[Visual spatial reasoning items]

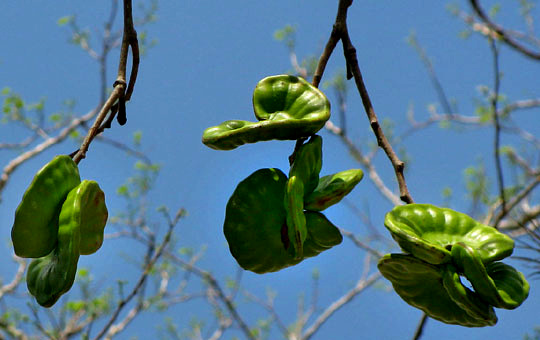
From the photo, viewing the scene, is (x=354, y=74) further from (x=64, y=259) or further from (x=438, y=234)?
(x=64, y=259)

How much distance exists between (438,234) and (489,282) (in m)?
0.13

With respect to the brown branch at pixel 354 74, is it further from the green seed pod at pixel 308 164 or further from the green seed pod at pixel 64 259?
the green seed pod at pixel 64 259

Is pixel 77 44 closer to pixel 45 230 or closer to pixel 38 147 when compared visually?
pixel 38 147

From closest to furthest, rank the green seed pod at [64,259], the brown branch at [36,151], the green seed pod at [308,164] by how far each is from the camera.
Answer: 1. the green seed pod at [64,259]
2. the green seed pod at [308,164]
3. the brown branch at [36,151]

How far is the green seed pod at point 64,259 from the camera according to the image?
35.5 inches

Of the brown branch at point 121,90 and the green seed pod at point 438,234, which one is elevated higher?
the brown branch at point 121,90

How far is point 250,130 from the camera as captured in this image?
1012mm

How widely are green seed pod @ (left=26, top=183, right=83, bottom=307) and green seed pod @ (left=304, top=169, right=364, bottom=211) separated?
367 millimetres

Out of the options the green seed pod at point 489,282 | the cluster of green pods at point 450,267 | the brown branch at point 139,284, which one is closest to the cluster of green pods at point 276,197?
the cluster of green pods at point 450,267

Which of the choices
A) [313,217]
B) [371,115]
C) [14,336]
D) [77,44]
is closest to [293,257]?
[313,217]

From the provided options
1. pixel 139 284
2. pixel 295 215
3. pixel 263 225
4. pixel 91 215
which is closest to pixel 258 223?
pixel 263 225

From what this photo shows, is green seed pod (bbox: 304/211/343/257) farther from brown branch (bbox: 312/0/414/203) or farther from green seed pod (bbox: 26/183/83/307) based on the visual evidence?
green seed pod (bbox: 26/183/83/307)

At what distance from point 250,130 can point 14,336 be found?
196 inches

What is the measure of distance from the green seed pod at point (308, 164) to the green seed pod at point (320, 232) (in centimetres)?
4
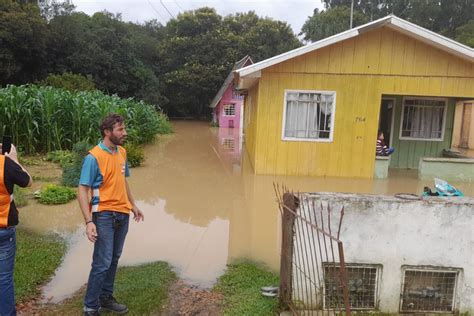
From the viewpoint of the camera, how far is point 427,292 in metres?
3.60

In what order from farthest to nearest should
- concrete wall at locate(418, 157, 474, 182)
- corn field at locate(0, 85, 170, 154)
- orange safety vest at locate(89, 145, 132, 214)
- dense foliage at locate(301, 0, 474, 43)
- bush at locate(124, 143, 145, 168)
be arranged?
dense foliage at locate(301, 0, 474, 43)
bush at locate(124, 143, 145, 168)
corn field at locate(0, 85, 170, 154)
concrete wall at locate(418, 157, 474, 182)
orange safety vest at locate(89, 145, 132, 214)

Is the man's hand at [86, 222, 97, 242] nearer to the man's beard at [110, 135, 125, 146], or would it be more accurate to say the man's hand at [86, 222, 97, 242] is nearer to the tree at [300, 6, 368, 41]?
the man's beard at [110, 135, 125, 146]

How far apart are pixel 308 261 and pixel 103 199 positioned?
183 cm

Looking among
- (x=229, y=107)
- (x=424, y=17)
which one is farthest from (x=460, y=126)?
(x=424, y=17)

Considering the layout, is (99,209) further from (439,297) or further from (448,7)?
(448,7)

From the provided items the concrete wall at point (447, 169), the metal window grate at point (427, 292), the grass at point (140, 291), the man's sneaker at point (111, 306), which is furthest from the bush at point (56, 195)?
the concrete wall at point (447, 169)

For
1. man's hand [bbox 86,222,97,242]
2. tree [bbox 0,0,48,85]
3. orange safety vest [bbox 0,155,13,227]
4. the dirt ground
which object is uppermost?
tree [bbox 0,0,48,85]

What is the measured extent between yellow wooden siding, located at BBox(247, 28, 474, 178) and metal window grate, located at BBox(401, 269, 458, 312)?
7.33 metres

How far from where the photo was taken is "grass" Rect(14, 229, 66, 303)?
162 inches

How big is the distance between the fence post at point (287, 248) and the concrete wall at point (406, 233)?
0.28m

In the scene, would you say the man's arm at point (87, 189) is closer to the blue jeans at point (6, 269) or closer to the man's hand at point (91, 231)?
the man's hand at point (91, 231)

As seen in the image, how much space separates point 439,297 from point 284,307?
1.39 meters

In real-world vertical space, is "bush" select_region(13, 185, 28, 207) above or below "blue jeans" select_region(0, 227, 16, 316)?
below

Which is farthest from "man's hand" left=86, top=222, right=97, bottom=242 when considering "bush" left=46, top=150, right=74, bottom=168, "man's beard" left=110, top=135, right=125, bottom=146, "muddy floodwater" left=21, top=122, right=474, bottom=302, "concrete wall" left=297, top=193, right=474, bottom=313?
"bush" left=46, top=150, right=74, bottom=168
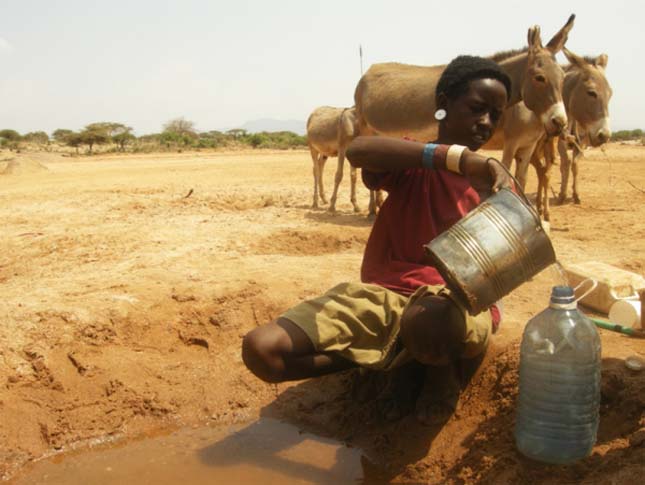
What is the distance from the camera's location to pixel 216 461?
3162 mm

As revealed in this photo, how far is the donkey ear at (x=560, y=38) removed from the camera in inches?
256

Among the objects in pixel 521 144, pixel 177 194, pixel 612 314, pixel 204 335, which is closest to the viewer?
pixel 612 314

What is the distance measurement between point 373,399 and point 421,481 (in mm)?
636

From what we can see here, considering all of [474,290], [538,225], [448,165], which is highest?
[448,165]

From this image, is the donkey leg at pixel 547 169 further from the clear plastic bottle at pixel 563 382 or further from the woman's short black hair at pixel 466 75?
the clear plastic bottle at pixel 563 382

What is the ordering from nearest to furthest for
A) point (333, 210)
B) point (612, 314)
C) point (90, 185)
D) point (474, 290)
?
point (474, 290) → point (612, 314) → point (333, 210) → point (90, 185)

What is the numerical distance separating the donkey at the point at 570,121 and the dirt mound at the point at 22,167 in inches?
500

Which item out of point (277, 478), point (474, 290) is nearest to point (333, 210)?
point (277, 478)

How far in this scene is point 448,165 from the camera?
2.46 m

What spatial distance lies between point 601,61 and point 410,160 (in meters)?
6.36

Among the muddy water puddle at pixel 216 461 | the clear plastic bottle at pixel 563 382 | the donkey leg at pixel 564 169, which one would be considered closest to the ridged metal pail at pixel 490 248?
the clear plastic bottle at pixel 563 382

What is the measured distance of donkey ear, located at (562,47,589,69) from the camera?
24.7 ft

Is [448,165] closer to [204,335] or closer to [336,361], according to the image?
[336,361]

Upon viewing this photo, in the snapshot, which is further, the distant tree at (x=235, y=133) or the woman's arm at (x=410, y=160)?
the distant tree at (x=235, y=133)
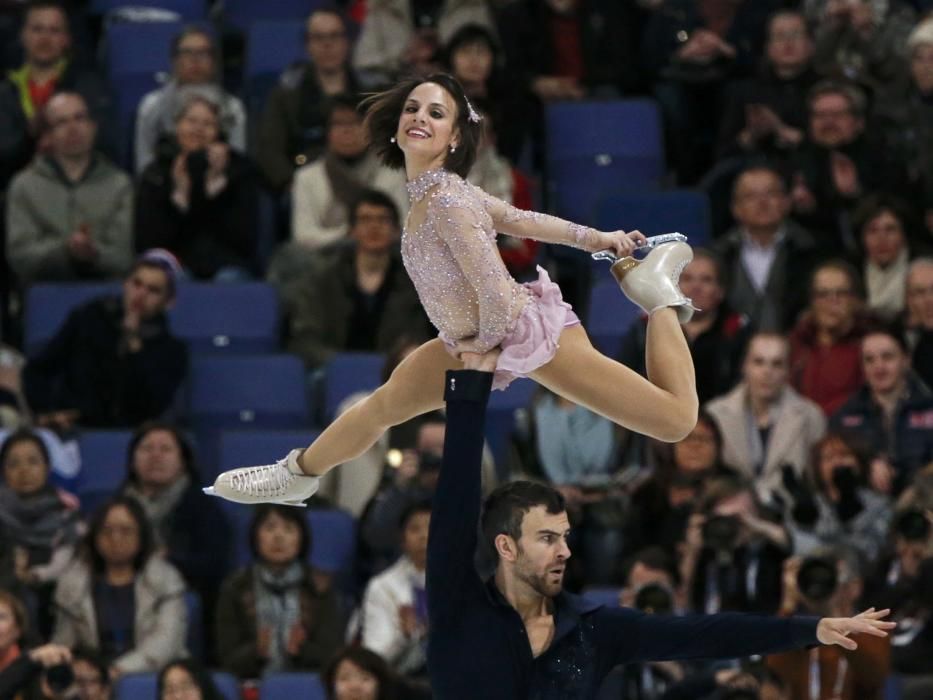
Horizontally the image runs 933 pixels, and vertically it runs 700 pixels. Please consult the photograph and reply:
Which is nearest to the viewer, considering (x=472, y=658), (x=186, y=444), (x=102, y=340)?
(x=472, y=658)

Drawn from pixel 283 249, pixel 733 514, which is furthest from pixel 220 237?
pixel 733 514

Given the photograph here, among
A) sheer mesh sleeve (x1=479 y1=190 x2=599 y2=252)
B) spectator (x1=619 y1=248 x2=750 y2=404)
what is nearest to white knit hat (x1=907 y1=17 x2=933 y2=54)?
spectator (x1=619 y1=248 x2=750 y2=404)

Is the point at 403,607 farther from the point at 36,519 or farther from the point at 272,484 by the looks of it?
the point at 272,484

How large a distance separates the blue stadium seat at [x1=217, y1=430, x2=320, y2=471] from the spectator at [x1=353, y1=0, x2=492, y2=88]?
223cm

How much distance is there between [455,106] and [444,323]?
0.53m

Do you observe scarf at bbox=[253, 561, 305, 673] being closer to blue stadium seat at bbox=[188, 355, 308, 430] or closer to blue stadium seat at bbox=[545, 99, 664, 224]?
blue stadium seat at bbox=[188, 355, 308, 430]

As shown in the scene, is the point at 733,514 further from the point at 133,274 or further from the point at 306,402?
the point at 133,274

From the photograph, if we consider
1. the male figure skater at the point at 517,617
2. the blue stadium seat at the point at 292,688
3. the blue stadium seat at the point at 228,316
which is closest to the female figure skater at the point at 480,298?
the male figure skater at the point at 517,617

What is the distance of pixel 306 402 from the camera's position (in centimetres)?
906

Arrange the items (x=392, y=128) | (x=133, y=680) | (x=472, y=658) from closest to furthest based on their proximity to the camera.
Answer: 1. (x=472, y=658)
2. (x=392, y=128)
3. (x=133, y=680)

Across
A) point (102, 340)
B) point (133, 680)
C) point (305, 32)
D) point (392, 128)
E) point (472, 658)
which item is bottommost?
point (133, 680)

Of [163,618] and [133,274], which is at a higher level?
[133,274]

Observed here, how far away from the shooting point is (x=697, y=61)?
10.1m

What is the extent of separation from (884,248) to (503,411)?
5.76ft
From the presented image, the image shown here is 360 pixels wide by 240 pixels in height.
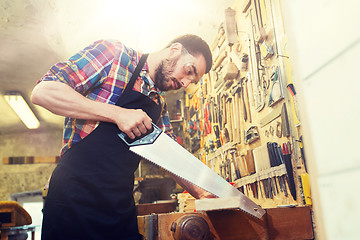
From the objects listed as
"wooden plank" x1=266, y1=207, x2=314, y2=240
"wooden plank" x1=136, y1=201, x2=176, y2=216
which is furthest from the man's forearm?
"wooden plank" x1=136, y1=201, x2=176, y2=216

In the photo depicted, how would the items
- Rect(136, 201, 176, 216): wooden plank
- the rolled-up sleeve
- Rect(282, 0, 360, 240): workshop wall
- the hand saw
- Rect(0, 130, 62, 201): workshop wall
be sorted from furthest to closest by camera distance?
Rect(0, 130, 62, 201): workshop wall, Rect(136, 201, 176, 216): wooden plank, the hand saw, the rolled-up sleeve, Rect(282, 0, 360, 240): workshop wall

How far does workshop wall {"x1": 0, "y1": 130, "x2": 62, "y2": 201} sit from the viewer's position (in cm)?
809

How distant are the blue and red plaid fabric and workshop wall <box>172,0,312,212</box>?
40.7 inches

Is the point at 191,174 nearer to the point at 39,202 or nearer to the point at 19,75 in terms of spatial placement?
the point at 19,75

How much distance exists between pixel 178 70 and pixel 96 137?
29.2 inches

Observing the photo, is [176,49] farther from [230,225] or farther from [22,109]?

(WORK REQUIRED): Format the stretch from the start of the entries through the line containing "367 millimetres" as a numbered list, omitting blank lines. Leave the pictures out of the answer.

(RESULT FOR THIS TASK):
1. From the photo, viewing the scene, is (x=354, y=74) further from (x=64, y=259) or further from (x=438, y=234)?
2. (x=64, y=259)
3. How much distance exists between (438,234) and (489,282) (in m)?
4. 0.13
5. With respect to the brown branch at pixel 354 74, is it further from the green seed pod at pixel 308 164 or further from the green seed pod at pixel 64 259?
6. the green seed pod at pixel 64 259
7. Is pixel 77 44 closer to pixel 45 230 or closer to pixel 38 147 when compared visually?
8. pixel 38 147
9. From closest to furthest, rank the green seed pod at [64,259], the brown branch at [36,151], the green seed pod at [308,164] by how far each is from the camera.
10. Answer: 1. the green seed pod at [64,259]
11. 2. the green seed pod at [308,164]
12. 3. the brown branch at [36,151]
13. How far is the green seed pod at point 64,259 from the camera according to the image?
14. 35.5 inches
15. Of the brown branch at point 121,90 and the green seed pod at point 438,234, which one is elevated higher?
16. the brown branch at point 121,90
17. How far is point 250,130 from the camera as captured in this image?
18. 1012mm
19. How widely are green seed pod @ (left=26, top=183, right=83, bottom=307) and green seed pod @ (left=304, top=169, right=364, bottom=211) separated?
20. 367 millimetres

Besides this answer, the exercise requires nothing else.